Page extract
---
It was to replicate the work in “Clustered Deferred and Forward Shading
[Ola Olsson, Markus Billeter, and Ulf Assarsson].” It is on bitbucket (private) but I can zip it up and Share it here I guess. The code can be adapted to either forward or deferred as noted in the white paper, the code is just an implementation of a quick algorithm to create the arrays for uploading to video memory as textures. It worked well but I never analysed it for memory leaks and such. There are array classes for accumulating the 3D Texture for cluster lookup etc. and lib dependences of GLM. This was intended to be used with Unity as managed C++ rendering code but instead I just mangled it into a hacked version of the Standard Shader.

Would be nice if you could share a zip here yes :slight_smile:

I’ll have to tidy it up a bit.
---
Data section
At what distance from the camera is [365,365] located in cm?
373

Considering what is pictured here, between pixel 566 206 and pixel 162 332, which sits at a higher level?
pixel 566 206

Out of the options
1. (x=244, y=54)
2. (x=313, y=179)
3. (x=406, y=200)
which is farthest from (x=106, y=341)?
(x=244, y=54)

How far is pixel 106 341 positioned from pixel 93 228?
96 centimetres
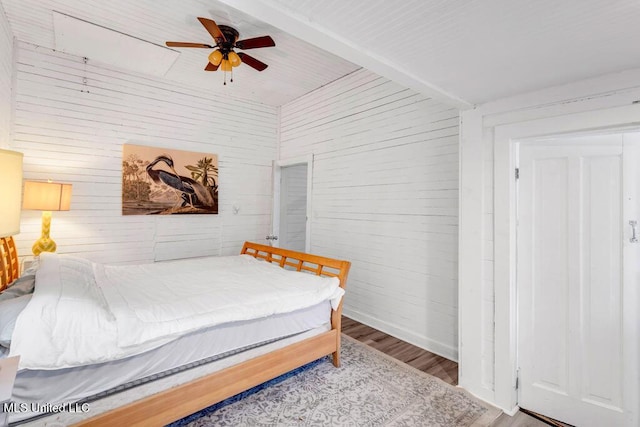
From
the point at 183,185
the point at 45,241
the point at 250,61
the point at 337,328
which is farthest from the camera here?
the point at 183,185

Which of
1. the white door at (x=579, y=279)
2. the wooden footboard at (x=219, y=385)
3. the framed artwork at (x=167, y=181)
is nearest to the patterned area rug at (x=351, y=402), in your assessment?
the wooden footboard at (x=219, y=385)

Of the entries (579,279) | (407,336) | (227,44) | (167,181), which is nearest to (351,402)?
(407,336)

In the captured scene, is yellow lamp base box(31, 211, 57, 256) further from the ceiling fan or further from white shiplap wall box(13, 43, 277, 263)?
the ceiling fan

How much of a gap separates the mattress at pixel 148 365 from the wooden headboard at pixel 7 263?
1171mm

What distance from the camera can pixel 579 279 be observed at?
1.95 meters

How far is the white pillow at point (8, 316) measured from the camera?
1.35 meters

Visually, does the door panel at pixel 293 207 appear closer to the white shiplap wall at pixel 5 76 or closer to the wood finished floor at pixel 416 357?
the wood finished floor at pixel 416 357

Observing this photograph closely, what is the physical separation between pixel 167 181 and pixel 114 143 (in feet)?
2.37

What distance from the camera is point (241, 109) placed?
15.4ft

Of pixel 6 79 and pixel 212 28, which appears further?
pixel 6 79

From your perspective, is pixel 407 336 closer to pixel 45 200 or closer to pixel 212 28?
pixel 212 28

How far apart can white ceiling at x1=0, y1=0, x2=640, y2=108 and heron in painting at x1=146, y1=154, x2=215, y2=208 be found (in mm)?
1723

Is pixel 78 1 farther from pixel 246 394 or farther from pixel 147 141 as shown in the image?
pixel 246 394

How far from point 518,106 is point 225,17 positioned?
8.04 ft
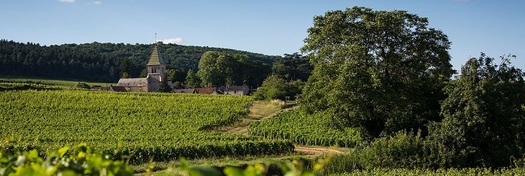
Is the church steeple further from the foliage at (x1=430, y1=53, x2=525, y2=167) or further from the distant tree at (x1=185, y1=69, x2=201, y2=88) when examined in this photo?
the foliage at (x1=430, y1=53, x2=525, y2=167)

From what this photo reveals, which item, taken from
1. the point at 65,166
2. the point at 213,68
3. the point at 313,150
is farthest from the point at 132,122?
the point at 213,68

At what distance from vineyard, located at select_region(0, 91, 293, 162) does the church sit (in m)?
23.5

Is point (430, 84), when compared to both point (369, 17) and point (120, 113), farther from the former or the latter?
point (120, 113)

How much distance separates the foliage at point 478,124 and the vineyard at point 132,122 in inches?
476

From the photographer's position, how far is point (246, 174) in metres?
1.99

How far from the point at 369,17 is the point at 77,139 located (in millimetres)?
19705

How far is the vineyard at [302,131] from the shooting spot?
119ft

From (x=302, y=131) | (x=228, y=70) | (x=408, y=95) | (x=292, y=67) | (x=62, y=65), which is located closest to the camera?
(x=408, y=95)

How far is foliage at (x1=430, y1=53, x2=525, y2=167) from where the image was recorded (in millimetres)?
22406

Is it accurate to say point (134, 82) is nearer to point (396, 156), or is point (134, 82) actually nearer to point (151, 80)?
point (151, 80)

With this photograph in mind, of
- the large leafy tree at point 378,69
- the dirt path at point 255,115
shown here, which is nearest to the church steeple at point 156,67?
the dirt path at point 255,115

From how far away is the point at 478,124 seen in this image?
74.9ft

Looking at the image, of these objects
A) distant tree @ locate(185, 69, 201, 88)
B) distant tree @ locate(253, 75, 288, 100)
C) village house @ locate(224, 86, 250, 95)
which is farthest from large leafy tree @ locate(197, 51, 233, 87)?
distant tree @ locate(253, 75, 288, 100)

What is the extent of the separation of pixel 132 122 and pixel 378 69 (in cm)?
2424
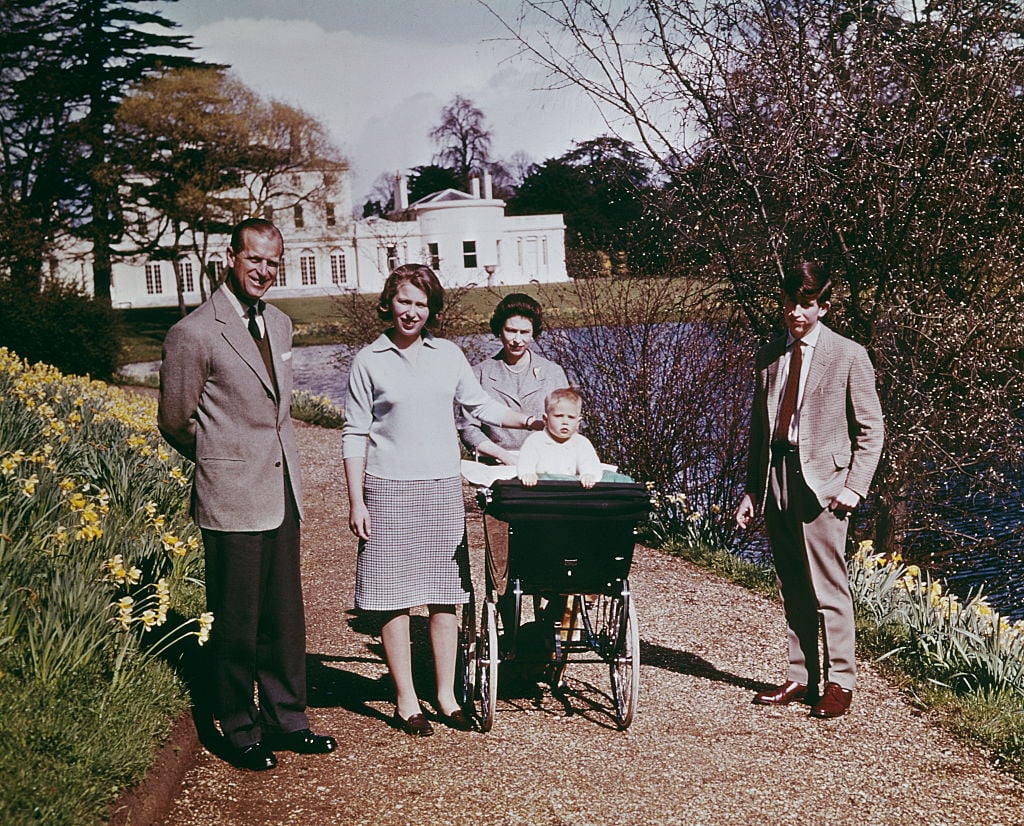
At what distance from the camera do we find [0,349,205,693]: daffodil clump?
4277 mm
---
Job A
In the listing, replace "daffodil clump" with "flower bed" in the part that opens with the line containing "At what distance from the camera do" and runs through the end of the listing. Write out only those lines, with nothing else changed.
Job B
Continue the thread about the clustered shading code from its last post.

Final answer A
At what distance from the camera do we find [0,349,205,693]: flower bed?
4277 mm

Final answer B
here is the cpu side code:

The only files worth looking at are the LightAssignment and Array3D/4D classes

So basically the two arrays that are produced should be uploaded to GPU ram as texture1D’s (or the indexing array can be a 3D texture) every frame and used for pixel->lights lookup.

Although on a different tack I think the idea of Tiled Light Trees [Yuriy O’Donnell, Electronic Arts Matthäus G. Chajdas, AMD] is better/easier to implement in some ways. Requires binary search implementation within a shader.

lightListIndex getCluster( in float4 vpos )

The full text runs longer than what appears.